Text segment:
--*--

On April 29, 2015 the SEC released a Fact Sheet regarding “rules that would provide greater transparency and better inform shareholders.”  http://www.sec.gov/news/pressrelease/2015-78.html. The proposed rules would require companies to disclose executive pay and stock performance information for itself and companies in a peer group. This proposal places emphasis entirely on the wrong results and is an example of needless regulation.

Corporate executives should be judged on improvements in the underlying drivers of the business that they control. They should not be judged based on a stock price they don’t control.

Stock price movement often has nothing to do with management. Why should corporate executives be judged by stock price movements (up or down) that are unrelated to their actions?  Particularly in the short term, stock prices are influenced by industry activity, interest rates, and the trend of the overall market among other things. For example, a competitor being acquired often raises a company’s stock price.  Actavis (ACT) announced the acquisition of Forest Labs on February 18, 2014. In the next 3 days (in a slightly down market) Teva Pharmaceuticals stock rose 6.3%. Is Teva’s stock price move attributable to anything management did? No.  So why would an investor use that to judge the appropriateness of executive compensation?

Executives should be judged on how they impact the business.  Growth in revenues, earnings per share, and cash flow are all important.  Capital allocation is critical. Returns on invested capital and return on equity capital are important indicators of value creation.  Corporate executives should have their eye on factors like these, not the gyrations of their stock price.  Investors would be well served to do the same.

--*--

Data section:
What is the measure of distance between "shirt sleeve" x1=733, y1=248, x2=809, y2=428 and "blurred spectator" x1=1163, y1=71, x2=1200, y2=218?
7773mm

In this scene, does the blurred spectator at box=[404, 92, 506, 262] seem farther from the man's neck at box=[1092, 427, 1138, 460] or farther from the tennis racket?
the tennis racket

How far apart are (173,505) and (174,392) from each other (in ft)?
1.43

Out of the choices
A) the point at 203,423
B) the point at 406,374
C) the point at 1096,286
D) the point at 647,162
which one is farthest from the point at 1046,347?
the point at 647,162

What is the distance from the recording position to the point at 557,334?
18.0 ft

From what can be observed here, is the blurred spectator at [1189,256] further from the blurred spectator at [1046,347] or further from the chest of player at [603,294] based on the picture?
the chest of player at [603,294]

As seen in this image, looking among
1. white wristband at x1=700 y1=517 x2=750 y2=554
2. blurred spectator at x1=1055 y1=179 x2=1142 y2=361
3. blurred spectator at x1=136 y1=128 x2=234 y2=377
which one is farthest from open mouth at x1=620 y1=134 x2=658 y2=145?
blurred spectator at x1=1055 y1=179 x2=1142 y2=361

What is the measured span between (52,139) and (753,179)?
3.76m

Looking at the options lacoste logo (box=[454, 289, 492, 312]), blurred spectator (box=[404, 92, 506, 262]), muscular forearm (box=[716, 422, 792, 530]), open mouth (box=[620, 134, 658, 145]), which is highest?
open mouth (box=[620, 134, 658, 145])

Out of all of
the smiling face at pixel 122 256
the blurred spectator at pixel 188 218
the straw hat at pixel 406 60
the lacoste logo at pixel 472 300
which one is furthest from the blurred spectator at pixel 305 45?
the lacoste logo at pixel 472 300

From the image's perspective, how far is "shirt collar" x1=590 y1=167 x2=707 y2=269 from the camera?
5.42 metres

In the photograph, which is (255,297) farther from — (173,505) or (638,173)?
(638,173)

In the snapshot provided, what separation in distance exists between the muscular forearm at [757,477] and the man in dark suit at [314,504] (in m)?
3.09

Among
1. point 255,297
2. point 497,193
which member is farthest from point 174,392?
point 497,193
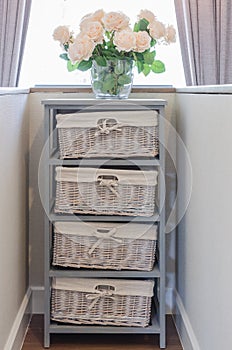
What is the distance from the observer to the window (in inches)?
101

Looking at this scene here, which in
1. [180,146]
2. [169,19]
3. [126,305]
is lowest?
[126,305]

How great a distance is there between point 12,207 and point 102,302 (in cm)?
51

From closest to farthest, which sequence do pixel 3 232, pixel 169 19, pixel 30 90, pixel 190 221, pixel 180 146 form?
pixel 3 232 < pixel 190 221 < pixel 180 146 < pixel 30 90 < pixel 169 19

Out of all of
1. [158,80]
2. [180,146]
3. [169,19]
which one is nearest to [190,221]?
[180,146]

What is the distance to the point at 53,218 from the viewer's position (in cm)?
204

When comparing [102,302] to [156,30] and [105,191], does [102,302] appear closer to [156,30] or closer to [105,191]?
[105,191]

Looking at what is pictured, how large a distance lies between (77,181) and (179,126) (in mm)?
554

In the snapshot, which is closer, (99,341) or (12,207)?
(12,207)

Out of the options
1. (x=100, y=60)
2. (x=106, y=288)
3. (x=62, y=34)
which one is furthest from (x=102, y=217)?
(x=62, y=34)

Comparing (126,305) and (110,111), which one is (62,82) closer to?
(110,111)

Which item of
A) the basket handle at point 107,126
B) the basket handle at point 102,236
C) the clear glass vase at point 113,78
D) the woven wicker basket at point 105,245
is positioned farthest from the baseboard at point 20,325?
the clear glass vase at point 113,78

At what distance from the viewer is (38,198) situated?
2.41 meters

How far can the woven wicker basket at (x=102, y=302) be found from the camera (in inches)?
80.7

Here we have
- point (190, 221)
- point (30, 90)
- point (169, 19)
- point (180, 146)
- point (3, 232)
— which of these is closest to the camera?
point (3, 232)
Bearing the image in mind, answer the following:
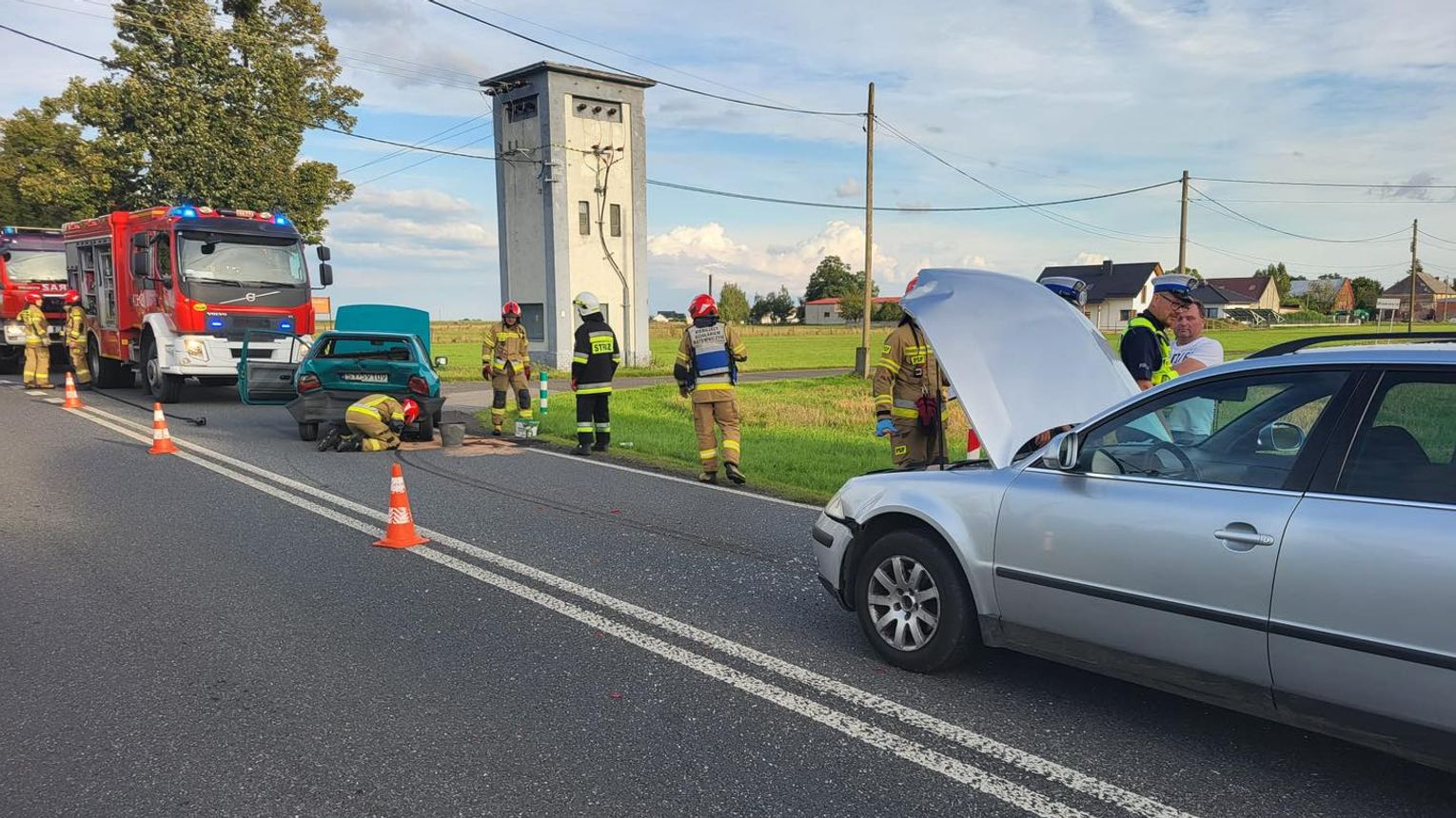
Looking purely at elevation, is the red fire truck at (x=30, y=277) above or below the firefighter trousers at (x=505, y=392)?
above

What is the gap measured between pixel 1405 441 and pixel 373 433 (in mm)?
10084

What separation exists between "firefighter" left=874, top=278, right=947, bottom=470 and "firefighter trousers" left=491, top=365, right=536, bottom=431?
692 cm

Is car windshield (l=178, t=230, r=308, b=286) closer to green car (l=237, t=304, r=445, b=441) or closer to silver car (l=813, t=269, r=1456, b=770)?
green car (l=237, t=304, r=445, b=441)

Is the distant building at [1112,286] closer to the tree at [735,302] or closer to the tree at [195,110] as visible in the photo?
the tree at [735,302]

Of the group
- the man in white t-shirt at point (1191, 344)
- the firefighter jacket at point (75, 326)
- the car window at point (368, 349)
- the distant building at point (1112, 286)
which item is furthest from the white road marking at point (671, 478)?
the distant building at point (1112, 286)

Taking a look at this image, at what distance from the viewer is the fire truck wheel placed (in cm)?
1479

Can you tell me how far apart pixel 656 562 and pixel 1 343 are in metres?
22.4

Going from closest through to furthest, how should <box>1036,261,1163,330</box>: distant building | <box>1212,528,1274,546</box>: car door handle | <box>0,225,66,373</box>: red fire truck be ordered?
<box>1212,528,1274,546</box>: car door handle → <box>0,225,66,373</box>: red fire truck → <box>1036,261,1163,330</box>: distant building

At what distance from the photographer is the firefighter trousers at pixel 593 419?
10570 mm

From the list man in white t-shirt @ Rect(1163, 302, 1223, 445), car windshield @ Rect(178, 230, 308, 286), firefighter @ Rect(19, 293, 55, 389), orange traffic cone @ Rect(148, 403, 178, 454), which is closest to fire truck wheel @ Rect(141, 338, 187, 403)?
car windshield @ Rect(178, 230, 308, 286)

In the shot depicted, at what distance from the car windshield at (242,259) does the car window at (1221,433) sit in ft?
48.7

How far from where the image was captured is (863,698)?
3814mm

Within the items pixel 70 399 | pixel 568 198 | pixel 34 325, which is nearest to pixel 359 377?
pixel 70 399

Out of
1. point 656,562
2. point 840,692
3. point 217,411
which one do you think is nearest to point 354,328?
point 217,411
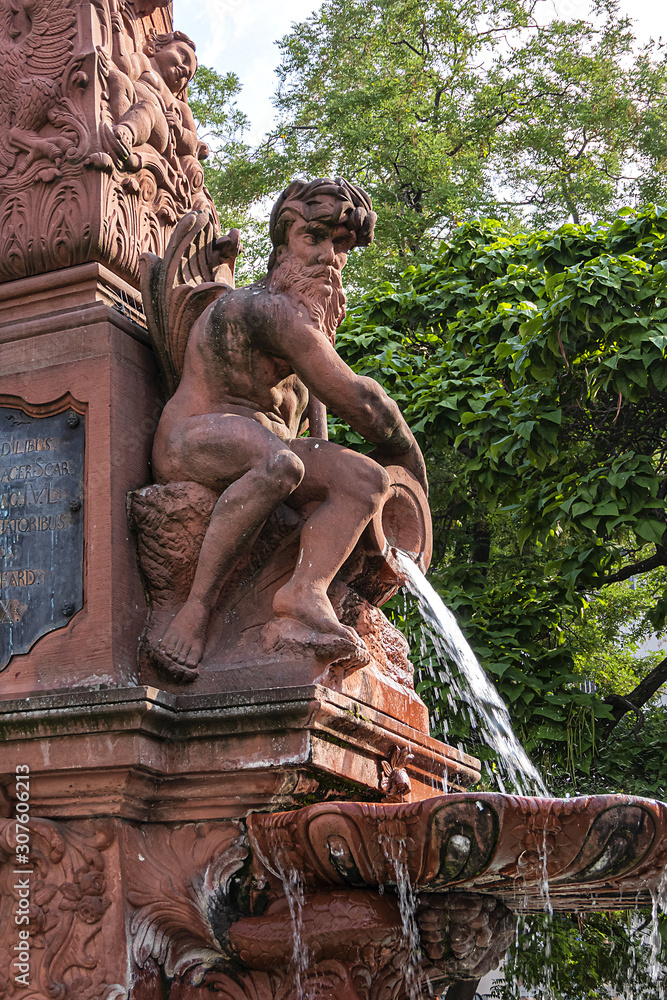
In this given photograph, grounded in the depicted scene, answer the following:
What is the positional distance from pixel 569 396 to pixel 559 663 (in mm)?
2024

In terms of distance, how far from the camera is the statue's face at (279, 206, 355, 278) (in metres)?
4.46

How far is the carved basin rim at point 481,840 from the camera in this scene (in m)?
3.46

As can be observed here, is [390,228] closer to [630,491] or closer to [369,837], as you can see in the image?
[630,491]

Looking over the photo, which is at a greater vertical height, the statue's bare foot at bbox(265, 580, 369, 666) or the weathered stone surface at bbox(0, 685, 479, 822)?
the statue's bare foot at bbox(265, 580, 369, 666)

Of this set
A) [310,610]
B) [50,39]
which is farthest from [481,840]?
[50,39]

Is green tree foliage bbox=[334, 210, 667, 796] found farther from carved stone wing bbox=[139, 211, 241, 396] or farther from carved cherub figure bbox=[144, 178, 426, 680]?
carved stone wing bbox=[139, 211, 241, 396]

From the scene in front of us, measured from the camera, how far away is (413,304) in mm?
11062

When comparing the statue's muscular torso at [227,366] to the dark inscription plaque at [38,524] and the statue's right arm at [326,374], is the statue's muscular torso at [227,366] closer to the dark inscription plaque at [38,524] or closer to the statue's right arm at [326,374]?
the statue's right arm at [326,374]

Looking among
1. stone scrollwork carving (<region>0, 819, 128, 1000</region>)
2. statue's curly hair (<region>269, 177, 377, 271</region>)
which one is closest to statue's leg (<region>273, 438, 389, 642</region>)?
statue's curly hair (<region>269, 177, 377, 271</region>)

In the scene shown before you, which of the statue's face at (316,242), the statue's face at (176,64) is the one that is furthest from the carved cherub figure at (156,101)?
the statue's face at (316,242)

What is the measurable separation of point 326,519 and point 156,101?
206cm

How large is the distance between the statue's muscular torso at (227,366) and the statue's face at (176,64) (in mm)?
1443

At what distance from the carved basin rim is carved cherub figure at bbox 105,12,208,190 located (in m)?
2.72

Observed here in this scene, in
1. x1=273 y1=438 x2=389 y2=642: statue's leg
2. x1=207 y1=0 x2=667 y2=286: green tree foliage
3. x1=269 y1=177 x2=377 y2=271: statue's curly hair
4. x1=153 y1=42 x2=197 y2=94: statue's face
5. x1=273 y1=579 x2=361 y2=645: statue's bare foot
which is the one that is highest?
x1=207 y1=0 x2=667 y2=286: green tree foliage
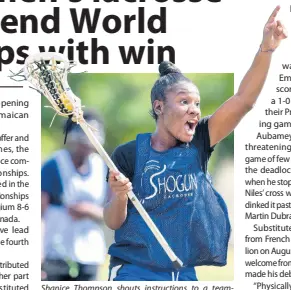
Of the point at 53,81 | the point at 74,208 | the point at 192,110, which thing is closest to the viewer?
the point at 53,81

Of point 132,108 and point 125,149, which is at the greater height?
point 132,108

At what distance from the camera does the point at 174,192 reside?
534 centimetres

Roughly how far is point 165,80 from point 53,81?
73cm

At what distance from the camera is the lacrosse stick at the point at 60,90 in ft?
16.9

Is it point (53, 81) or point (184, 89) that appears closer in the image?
point (53, 81)

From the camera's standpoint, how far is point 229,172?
5.68 meters

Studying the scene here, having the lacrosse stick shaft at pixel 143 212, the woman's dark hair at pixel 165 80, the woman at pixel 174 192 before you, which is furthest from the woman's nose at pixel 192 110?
the lacrosse stick shaft at pixel 143 212

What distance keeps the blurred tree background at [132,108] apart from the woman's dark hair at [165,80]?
0.14 metres

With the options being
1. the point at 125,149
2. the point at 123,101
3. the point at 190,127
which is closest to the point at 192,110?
the point at 190,127

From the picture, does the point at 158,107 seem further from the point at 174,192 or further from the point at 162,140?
the point at 174,192

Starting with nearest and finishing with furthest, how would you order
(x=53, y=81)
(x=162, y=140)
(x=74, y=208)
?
(x=53, y=81) → (x=162, y=140) → (x=74, y=208)

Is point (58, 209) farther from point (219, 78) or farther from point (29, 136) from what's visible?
point (219, 78)

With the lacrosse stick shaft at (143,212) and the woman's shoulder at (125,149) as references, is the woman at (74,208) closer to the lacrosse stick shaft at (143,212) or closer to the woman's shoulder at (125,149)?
the woman's shoulder at (125,149)

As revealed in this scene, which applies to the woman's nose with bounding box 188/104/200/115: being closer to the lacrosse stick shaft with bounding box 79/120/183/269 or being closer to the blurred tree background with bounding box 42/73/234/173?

--*--

Task 1:
Answer these about the executive pay text:
(a) On what date did the SEC release its Fact Sheet?
(b) Which company announced the acquisition of Forest Labs?
(c) By what percentage did Teva Pharmaceuticals stock rise in the next 3 days?
Task 2: Please quote the executive pay text, starting at "On April 29, 2015" and ending at "they don’t control.".
Task 3: Write what comes next in the executive pay text, picking up after its final sentence.
The lines have no connection to the executive pay text.

Reply 1:
(a) April 29, 2015
(b) Actavis (ACT)
(c) 6.3%

Reply 2:
On April 29, 2015 the SEC released a Fact Sheet regarding “rules that would provide greater transparency and better inform shareholders.”  http://www.sec.gov/news/pressrelease/2015-78.html. The proposed rules would require companies to disclose executive pay and stock performance information for itself and companies in a peer group. This proposal places emphasis entirely on the wrong results and is an example of needless regulation.

Corporate executives should be judged on improvements in the underlying drivers of the business that they control. They should not be judged based on a stock price they don’t control.

Reply 3:
Can shareholder oriented executive compensation packages incentivize managers to influence fundamentals in a constructive way and improve the value of the company? Yes! But sometimes industry or market factors might cause a company with terrible executive comp policies to also do well.  The proposed rules do nothing to help investors distinguish one from the other. Evaluating the effectiveness of executive comp is difficult because executive comp does not always drive stock performance. The SEC is proposing a short-cut to this process that misses the point. The free market understands this and will pay little attention to the information the SEC is requiring to be compiled.  The cost of companies complying with this requirement will certainly outweigh the benefit to investors and be a drag (albeit modest) on investor returns.